The group travelled from Solomon Islands to Bougainville to sell produce and buy food from a local market in Buin, despite a two-year long ban on border travel.

Francis Tokura who is also PNG’s Deputy Police Commissioner said he got wind of the plan and passed on information to his officers to turn the group back.

“The information got to them (border police) very late – they (the villagers) actually turned up at Kangu Beach in South Bougainville.

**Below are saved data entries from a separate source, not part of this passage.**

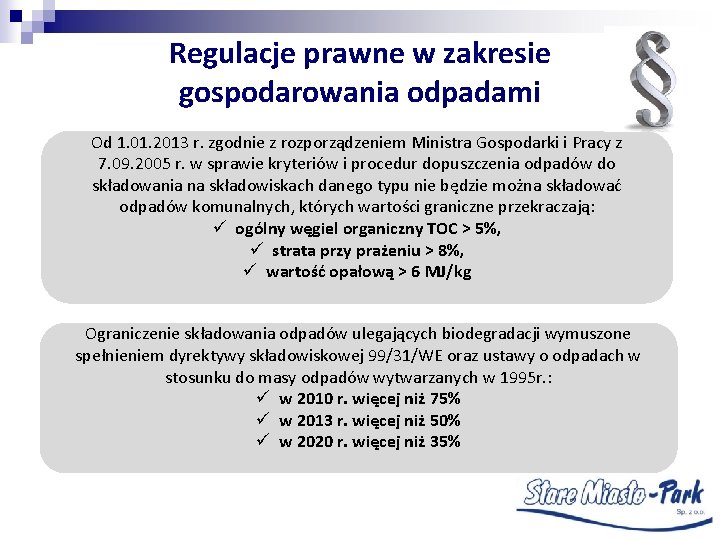 Regulacje prawne w zakresie gospodarowania odpadami

§

Od 1.01.2013 r. zgodnie z rozporządzeniem Ministra Gospodarki i Pracy z 7.09.2005 r. w sprawie kryteriów i procedur dopuszczenia odpadów do składowania na składowiskach danego typu nie będzie można składować odpadów komunalnych, których wartości graniczne przekraczają:
✓ ogólny węgiel organiczny TOC > 5%,
✓ strata przy prażeniu > 8%,
✓ wartość opałową > 6 MJ/kg

Ograniczenie składowania odpadów ulegających biodegradacji wymuszone spełnieniem dyrektywy składowiskowej 99/31/WE oraz ustawy o odpadach w stosunku do masy odpadów wytwarzanych w 1995r.:
✓ w 2010 r. więcej niż 75%
✓ w 2013 r. więcej niż 50%
✓ w 2020 r. więcej niż 35%

Stare Miasto-Park
Sp. z o.o.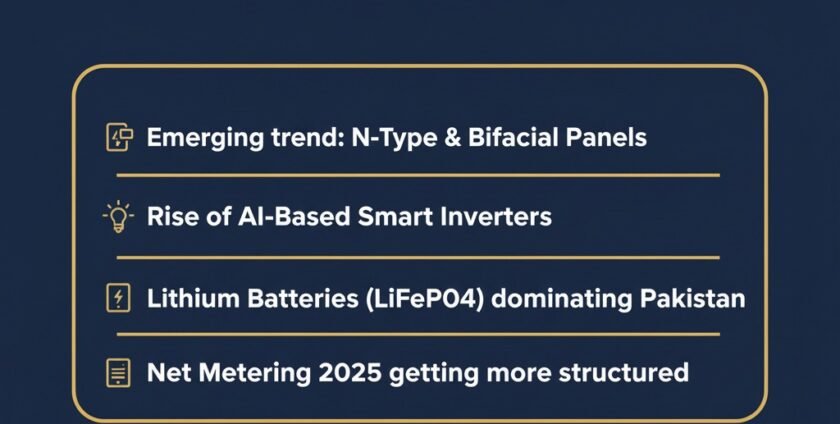 Emerging trend: N-Type & Bifacial Panels

Rise of AI-Based Smart Inverters

Lithium Batteries (LiFePO4) dominating Pakistan

Net Metering 2025 getting more structured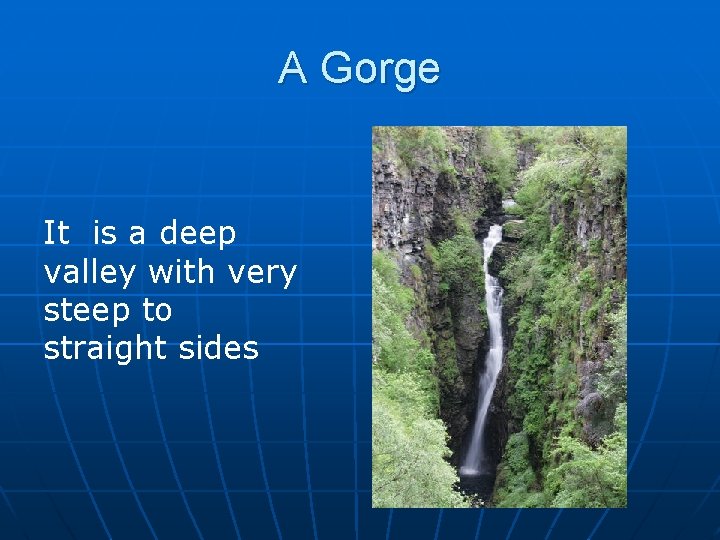 A Gorge

It is a deep valley with very steep to straight sides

They sold what they had with them and they had to go back,” he said.

The Deputy Commissioner said both PNG and Solomon Islands need to urgently meet and come up with a solution.

“The border is a national government responsibility – Solomon Islands and PNG side, they have to sit down decide what to do with border crossers,” he said.

The villagers made the crossing after weeks of complaints over food shortages in the Shortland Islands.

Western Province Secretary Jeffrey Wickham said more than a thousand bags of rice donated by Australia for border communities are still sitting in the provincial capital Gizo.

“We don’t have the fund to charter a boat or fuel to transport the rice,” he said.

Deputy Commissioner Tokura said although he sympathised with their plan and that there are traditional connections between communities, the laws of both countries still have to be respected.

“I feel sorry for them but we must respect the sovereignty of both Solomon Islands and PNG,” he said.